About this policy
Use and disclosure
Disclosure to overseas recipients
Access and correction
Opting out of product promotions
Storage and security of your personal information
Changes to this policy
Privacy queries or complaints
European Union General Data Protection Regulation (GDPR)
This document sets out how the Bendigo and Adelaide Bank Group safeguards your privacy.
In this document, the Bendigo and Adelaide Bank Group (‘we’, ‘our’ or ‘us’) includes all or any of the following:
- Bendigo and Adelaide Bank Limited, including its divisions Adelaide Bank, Bendigo Bank, Rural Bank and Australian Crop Forecasters
- Bendigo and Adelaide Bank Limited subsidiary companies, including Sandhurst Trustees, Leveraged Equities, National Mortgage Market Corporation, Profarmer, Ferocia, Up Money and Bendigo Superannuation
- Alliance Bank®
- Bendigo Bank agencies
- Bendigo Bank franchises (including Community Bank branches)
- Community Enterprise Foundation™
- University Community Bank
Information about how we handle your credit related information is contained in our Credit Reporting Policy.
We recognise the importance of protecting your privacy and are committed to ensuring the continued integrity and security of the personal information you entrust to us.
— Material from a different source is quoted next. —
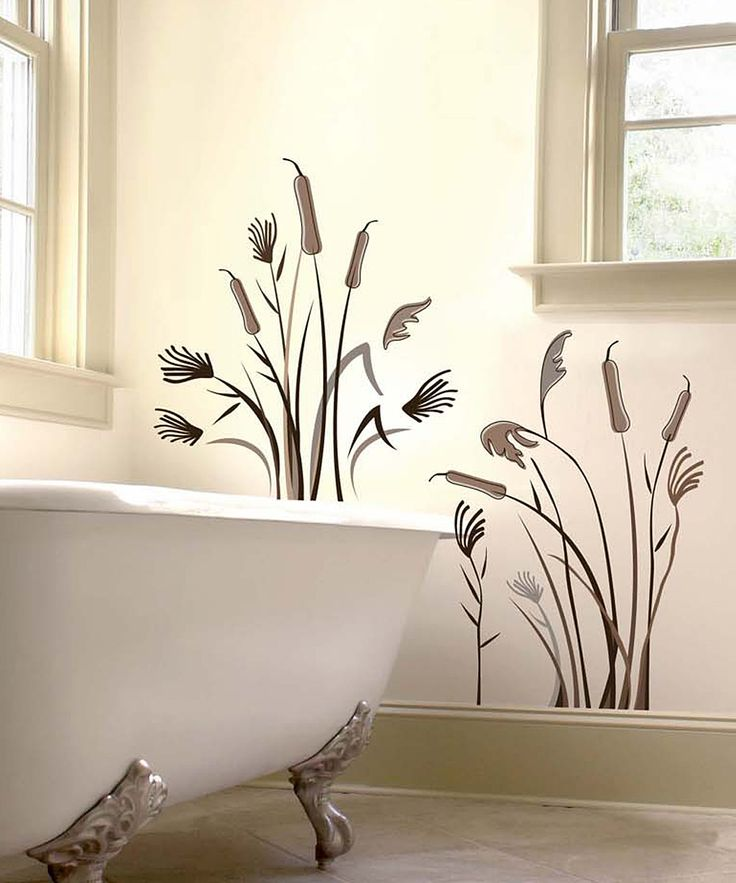 Brown Cattail Wall Decal Set | Daily deals for moms, babies and kids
We appreciate that the success of our business is largely dependent upon a relationship of trust being established and maintained with past, current and prospective customers, shareholders and other individuals with whom we conduct business. We will therefore continue to collect and manage your personal information with a high degree of diligence and care.
Our aim is to comply at all times with the privacy laws (incorporating the Australian Privacy Principles) that apply to us. If you have a comment, query or complaint regarding a privacy matter, we encourage you to discuss it with us.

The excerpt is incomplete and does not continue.